DOC Brown’s appearance at Brierley Hill Civic Hall this Saturday (July 16) is one of only three stand-up gigs he is performing this year – so fans are urged to catch him while they can.

The rapper-turned-comic’s star is very much in the ascendancy – so much so that he is being forced to take a temporary break from regular live performing.

He has a major role in the hotly-tipped new ITV drama Brief Encounters, which is currently being shown on Monday nights and is about a group of women in the 1980s who become Ann Summers party reps.

And next month his face will be all over the big screen when he stars alongside Ricky Gervais in the eagerly-awaited David Brent movie Life On The Road.

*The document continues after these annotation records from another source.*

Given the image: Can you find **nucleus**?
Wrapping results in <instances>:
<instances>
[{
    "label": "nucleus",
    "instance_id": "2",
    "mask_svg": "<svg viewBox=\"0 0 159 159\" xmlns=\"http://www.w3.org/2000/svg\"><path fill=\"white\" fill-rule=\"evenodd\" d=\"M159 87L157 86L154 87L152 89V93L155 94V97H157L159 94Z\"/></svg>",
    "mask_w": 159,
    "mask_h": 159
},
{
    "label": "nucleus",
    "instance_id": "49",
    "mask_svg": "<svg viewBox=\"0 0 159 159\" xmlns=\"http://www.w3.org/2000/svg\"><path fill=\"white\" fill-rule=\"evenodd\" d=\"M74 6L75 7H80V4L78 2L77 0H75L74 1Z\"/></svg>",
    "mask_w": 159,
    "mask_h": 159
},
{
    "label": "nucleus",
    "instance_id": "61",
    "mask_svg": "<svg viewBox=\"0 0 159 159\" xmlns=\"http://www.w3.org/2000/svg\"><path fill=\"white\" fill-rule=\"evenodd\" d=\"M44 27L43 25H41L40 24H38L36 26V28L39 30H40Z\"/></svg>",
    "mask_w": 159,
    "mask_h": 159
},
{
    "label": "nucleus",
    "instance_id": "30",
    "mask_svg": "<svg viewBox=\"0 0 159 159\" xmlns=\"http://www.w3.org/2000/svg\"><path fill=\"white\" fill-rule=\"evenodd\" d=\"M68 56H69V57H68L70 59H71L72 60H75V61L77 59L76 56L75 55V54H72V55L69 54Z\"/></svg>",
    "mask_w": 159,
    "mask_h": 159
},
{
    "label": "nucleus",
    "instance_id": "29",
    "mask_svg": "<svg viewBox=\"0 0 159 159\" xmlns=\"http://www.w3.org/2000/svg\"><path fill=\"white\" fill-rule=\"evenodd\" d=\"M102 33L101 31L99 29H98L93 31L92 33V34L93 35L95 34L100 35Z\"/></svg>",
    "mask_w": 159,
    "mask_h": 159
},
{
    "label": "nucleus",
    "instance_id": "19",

In that, Brown will reprise his role in the Comic Relief specials the pair recorded together as a young rapper going on the road with ageing wannabe rocker Brent.

“I’m really excited about both and how people are going to react to them,” he says.

“Brief Encounters is more of a drama than a comedy, although there are laugh out loud moments in every episode.

“My character is a young policeman, Johnny, who has just moved up to Sheffield from London.

“He is a little bit wet behind the ears still and gets involved with a married woman.

“I am looking forward to seeing what people think of it, and of the series as a whole, because it was great to be involved in.

“The movie is out on August 19, it’s always been a big dream of mine to be in a film and now it’s finally about to happen.

“Ricky Gervais has been a huge inspiration and influence for me.

“He has really taken me under his wing. It started off with working with him on Derek, then it was Comic Relief and now this.

“We have written loads of songs together. He is a master at work, he is so confident in his ideas.”

Because of his other commitments, which also include writing children’s books and kid’s TV series, the 38-year-old keen Crystal Palace fan has been forced to take a temporary step-back from stand-up.

It makes his appearance at Brierley Hill Civic Hall all the more important for fans to catch him doing his own unique brand of comedy rap.

“I realised as things were getting so busy on other fronts I couldn’t balance everything,” he says.

“I was spending my days working and then driving off to cities hundreds of miles away doing gigs on the nights.

“I have got a family as well and it was just getting too much so I have decided to focus on one thing at a time.

“So I’m taking a temporary break from stand-up – this will be a very rare opportunity to see me on stage, I think I’m only doing three gigs this year and I’m really looking forward to it.

“The Midlands has long been one of my favourite places to go.

“It started out with Birmingham, and the Glee Club there, and from there I have travelled around the Black Country and Birmingham, places like Wolves, Aston, Edgbaston.

“The sense of humour there seems a little bit more sophisticated, I am not sure what it is, I talked to a couple of my Brummie mates and they say if you are a Brummie you have got to laugh.

“I don’t know if that’s true, but people there seem to get their comedy.”

The Londoner performs a unique fusion of stand-up that sees him rap about unlikely subjects including the right way to make a cup of tea and putting his children to bed.

He said the ideas for songs came from everyday life.

“It’s the same as stand-up really, the only difference is I express it in rap, with the jokes in between the rhymes.

“It’s the natural way for me to express it, and I suppose it’s the incongruous nature of the things I rap about that make it funny.

“But it’s not a gimmick, as some people have said, it’s just who I am and what I do.”